* Task brief *
Quote each of the records below word for word, and leave the pictures out of your answer.

++++ Data for processing

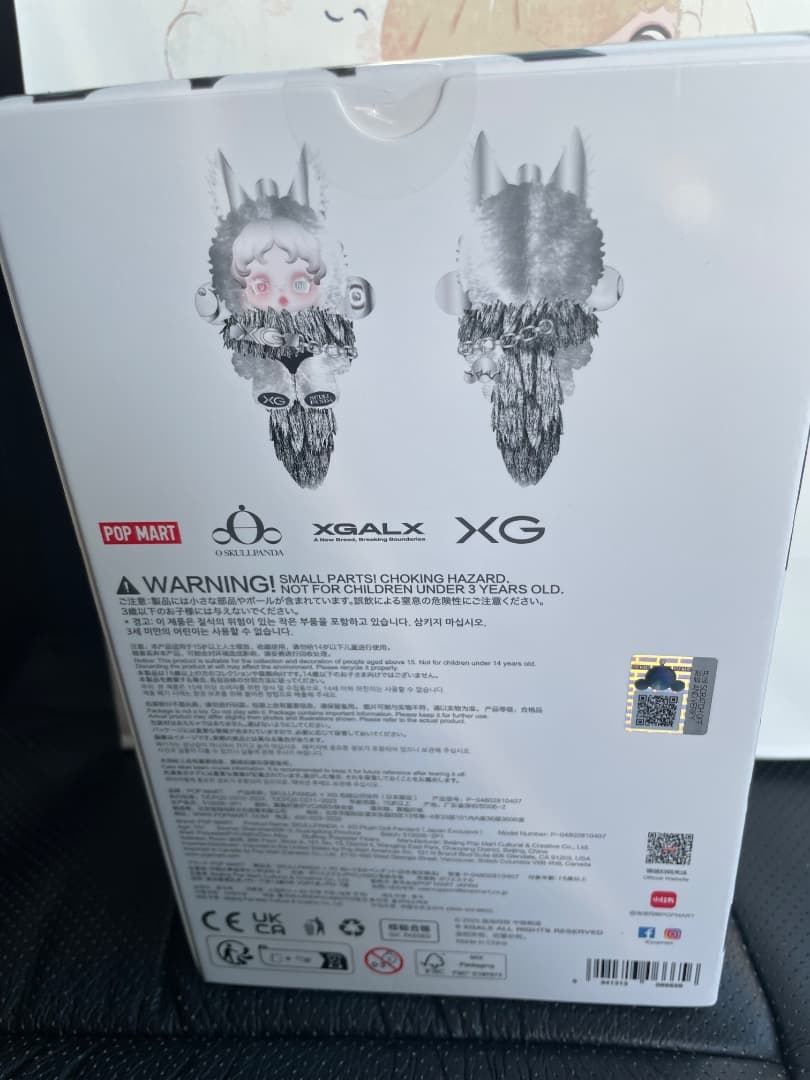 【正規品】スカルパンダ XG 日本限定 SKULLPANDA POPMART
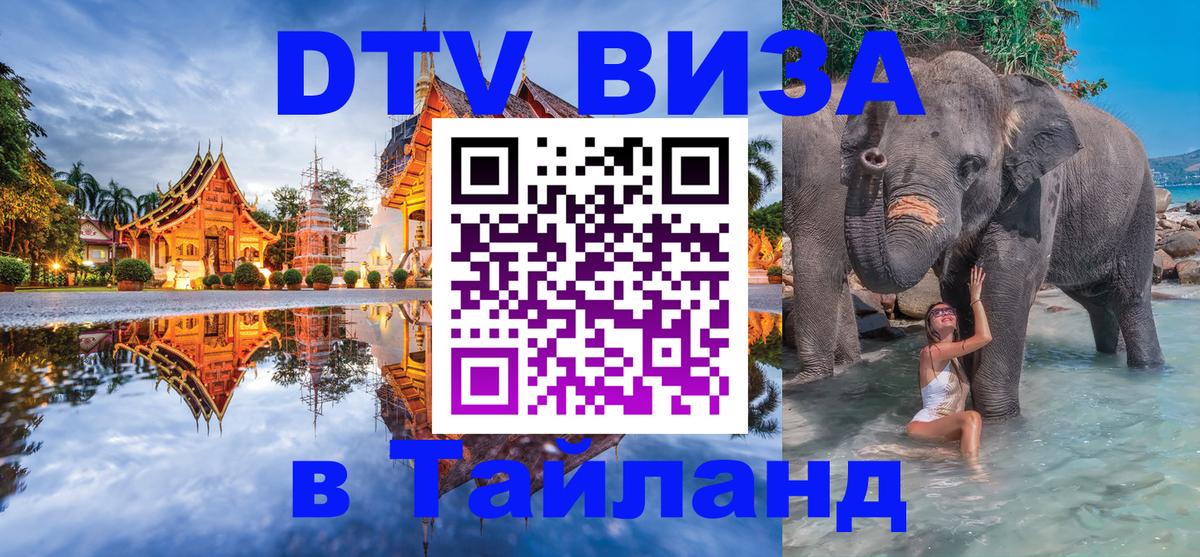 Виза ДТВ на 5 лет в Тайланд 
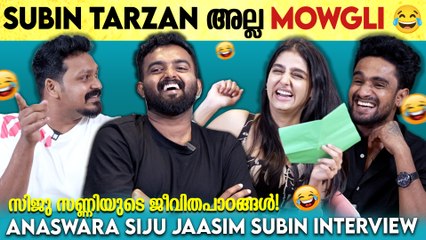 ചളി പറച്ചിലിൽ പെട്ട് അനശ്വര... Siju Sunny, Anaswara Rajan & Jassim Tarzan Interview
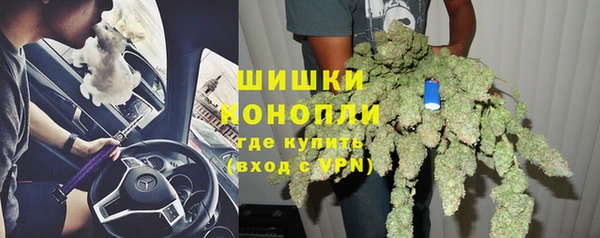 каннабис Аркадак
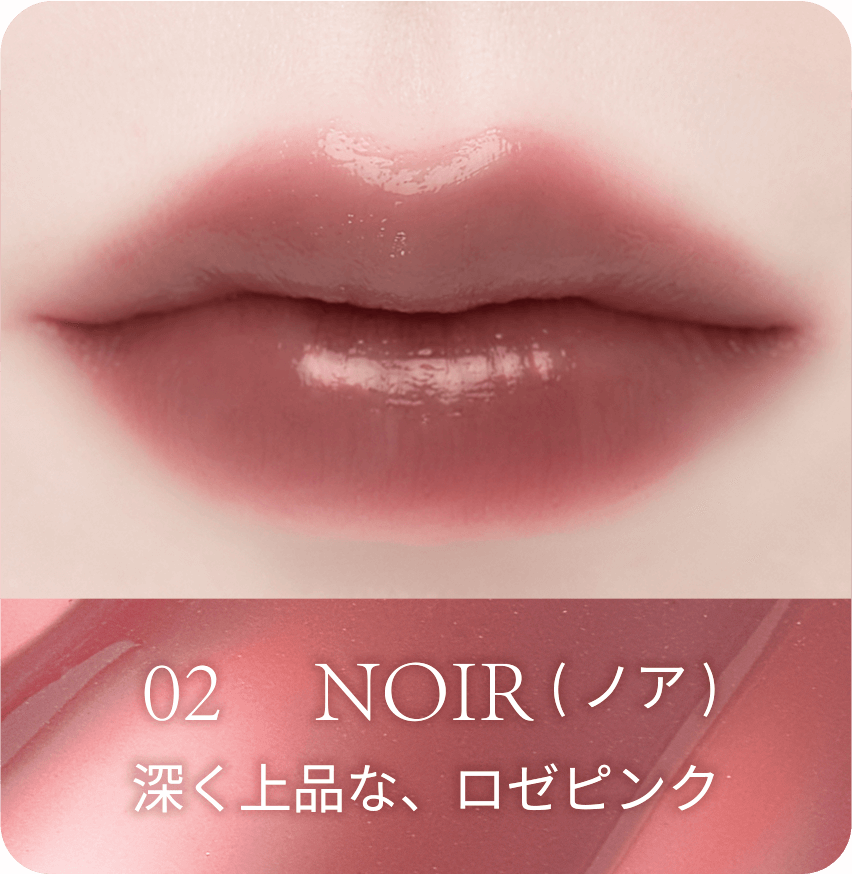 rainymell mewmeltgloss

++++++++

* Task response *
 【正規品】スカルパンダ XG 日本限定 SKULLPANDA POPMART
 Виза ДТВ на 5 лет в Тайланд 
 ചളി പറച്ചിലിൽ പെട്ട് അനശ്വര... Siju Sunny, Anaswara Rajan & Jassim Tarzan Interview
 каннабис Аркадак
 rainymell mewmeltgloss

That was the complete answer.